## Provided passage
================

Now, this is a different list. But is a different set? The answer is no. The order of elements has no significance in sets so it is still the same set.

Set Theory Rules

In mathematics, we follow some rules for the representation of sets. The rules are:

  • The name of the set is denoted by upper case alphabet letters.
  • The elements or members or objects of the set are denoted by lower case alphabet letters.
  • If \(’a'\) belongs to \(A\), this is represented as \(a ∈ A \). Here,\(∈\) is a Greek symbol, called epsilon. \(∈\) denotes “belongs to”. If \(’c'\) doesn’t belong to set A, we write it as \(c ∉ A\).

If \(R_E\) belongs to the set of restaurants denoted by \(R\), the proper representation would be:

\( R_E ∈ R \)

Similarly, to show that stationary shop \(S_A\) doesn’t belong to \( R \), proper representation would be:

\( S_A ∉ R \)

Set Representation

Sets can be represented in two ways:

Roster Form

Roster or Tabular Form: In this form, all the elements of the set are listed, separated by commas and enclosed between curly braces { }. E.g. If set represents all the leap years between year 1995 and 2015, then it would be described using Roster form as:

\(A\) ={\( {1996, 2000, 2004, 2008, 2012}\)}

Now, the elements inside the braces are written in ascending order. This could be descending order or any random order. As discussed before, order doesn’t matter for a set represented in the Roster form. Also, multiplicity is ignored while representing the sets. E.g. If \( L \) represents a set which contains all the letters in the word ADDRESS , the proper Roster form representation would be

\(L\) ={\( {A, D, R, E, S}\) }= {\({S, E, D, A, R}\)}

\(L \)≠ {\({A, D, D, R, E, S, S}\)}

Set Builder Form

Set-builder Form: In this form, all the elements have a common property. This property is not applicable for the objects that do not belong to the set. E.g. If set \(S\) has all the elements which are even prime numbers, it is represented as:

\(S \)={ \({x:~ x  ~is~  an ~even~ prime~ number}\)}

where \(x\) is a symbolic representation which is used to describe the element. Any other alphabet can also be used here.

================

[Raw records]
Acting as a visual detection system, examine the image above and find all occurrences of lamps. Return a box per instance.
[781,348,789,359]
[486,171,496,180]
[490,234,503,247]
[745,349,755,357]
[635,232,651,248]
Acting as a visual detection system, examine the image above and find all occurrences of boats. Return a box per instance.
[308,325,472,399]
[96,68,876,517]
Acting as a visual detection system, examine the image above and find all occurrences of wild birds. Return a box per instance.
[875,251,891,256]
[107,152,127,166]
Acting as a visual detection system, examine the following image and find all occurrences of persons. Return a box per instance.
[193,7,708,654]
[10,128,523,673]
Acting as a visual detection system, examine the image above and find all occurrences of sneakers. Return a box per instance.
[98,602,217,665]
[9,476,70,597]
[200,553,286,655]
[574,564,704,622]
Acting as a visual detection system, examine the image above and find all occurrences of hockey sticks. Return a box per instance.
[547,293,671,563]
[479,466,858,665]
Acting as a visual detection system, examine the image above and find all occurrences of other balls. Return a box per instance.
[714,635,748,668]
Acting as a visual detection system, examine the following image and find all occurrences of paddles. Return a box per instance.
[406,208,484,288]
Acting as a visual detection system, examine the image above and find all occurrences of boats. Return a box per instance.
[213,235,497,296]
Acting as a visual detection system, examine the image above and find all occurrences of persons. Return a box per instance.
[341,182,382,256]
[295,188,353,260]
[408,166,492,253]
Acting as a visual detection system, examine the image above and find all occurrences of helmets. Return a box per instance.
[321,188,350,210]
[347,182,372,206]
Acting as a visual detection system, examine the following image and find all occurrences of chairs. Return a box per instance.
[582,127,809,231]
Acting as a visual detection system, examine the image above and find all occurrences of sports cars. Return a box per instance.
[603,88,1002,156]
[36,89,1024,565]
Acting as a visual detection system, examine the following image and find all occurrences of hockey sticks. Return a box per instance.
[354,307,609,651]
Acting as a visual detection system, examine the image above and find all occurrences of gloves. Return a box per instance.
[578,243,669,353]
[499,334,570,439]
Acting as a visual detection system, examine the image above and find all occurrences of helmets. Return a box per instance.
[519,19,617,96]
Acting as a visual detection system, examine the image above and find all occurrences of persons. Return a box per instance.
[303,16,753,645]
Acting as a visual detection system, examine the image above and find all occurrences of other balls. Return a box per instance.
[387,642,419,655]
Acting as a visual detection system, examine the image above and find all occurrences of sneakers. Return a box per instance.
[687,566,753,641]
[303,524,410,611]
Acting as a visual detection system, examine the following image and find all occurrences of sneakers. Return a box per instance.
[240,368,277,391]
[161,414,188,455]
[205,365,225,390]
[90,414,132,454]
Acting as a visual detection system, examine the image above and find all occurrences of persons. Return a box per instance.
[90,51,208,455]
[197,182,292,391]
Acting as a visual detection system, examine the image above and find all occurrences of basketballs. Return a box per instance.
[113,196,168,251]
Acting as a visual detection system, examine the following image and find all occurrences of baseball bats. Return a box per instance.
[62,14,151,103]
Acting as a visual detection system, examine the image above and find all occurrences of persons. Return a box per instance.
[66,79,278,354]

================

## Tasks for this exercise
(a) Which years does the set-theory passage place in set A in its Roster form example?
(b) Collect every line of the raw records that contains the string "sticks", treating uppercase and lowercase as different.
The set-theory passage and the raw records are unrelated to each other.

## Answers to the exercise
(a) 1996, 2000, 2004, 2008, 2012

(b)
Acting as a visual detection system, examine the image above and find all occurrences of hockey sticks. Return a box per instance.
Acting as a visual detection system, examine the following image and find all occurrences of hockey sticks. Return a box per instance.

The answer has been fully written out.